» **DATA PROVIDED**
::::
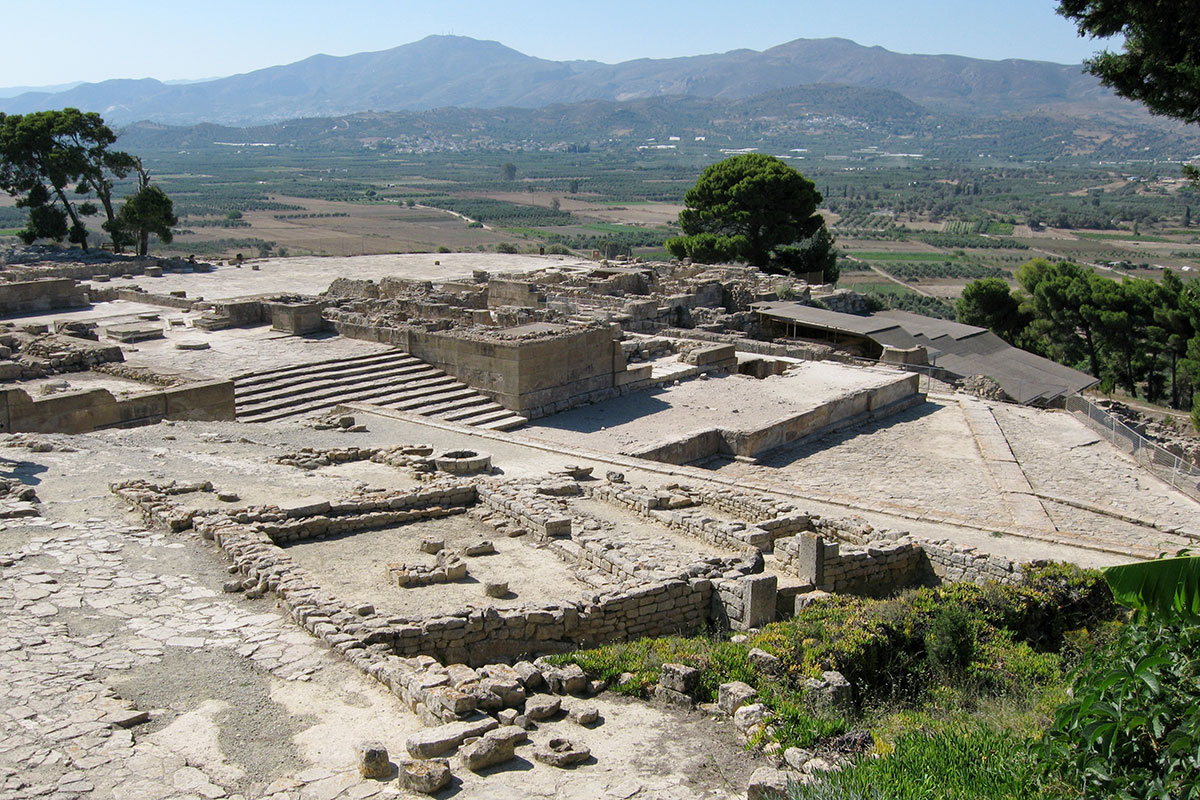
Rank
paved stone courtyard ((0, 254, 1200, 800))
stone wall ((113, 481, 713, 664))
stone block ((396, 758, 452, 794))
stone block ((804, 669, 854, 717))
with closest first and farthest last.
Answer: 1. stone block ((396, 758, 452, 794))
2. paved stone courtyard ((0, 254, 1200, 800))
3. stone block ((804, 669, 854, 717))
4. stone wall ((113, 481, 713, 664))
::::
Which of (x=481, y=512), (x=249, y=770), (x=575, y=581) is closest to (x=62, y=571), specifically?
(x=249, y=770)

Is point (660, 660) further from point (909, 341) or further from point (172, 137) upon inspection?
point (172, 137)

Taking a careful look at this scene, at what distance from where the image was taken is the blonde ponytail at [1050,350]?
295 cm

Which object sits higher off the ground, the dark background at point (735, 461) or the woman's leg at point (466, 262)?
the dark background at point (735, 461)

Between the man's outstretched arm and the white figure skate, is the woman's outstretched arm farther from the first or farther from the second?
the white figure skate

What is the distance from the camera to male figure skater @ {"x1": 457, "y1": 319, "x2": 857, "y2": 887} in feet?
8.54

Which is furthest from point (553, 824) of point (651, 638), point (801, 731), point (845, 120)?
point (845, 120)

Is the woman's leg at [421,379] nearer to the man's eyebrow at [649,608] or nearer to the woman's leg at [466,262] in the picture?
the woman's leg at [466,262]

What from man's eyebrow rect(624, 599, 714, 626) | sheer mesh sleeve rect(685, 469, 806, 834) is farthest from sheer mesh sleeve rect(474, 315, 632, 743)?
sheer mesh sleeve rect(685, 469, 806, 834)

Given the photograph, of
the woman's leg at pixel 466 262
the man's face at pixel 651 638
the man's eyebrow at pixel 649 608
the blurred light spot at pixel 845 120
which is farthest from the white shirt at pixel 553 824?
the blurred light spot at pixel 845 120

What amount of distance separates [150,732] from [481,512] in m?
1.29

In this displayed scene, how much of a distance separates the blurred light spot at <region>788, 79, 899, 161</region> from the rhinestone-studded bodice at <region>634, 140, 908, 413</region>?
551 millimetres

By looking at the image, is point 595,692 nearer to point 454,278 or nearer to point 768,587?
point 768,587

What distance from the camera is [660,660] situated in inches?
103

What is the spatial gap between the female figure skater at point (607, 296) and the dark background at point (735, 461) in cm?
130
::::
» **EXERCISE DESCRIPTION**
How many lines in the listing above contain the string "scene", matching case exactly? Reply with the number alone.

» **CORRECT RESULT**
2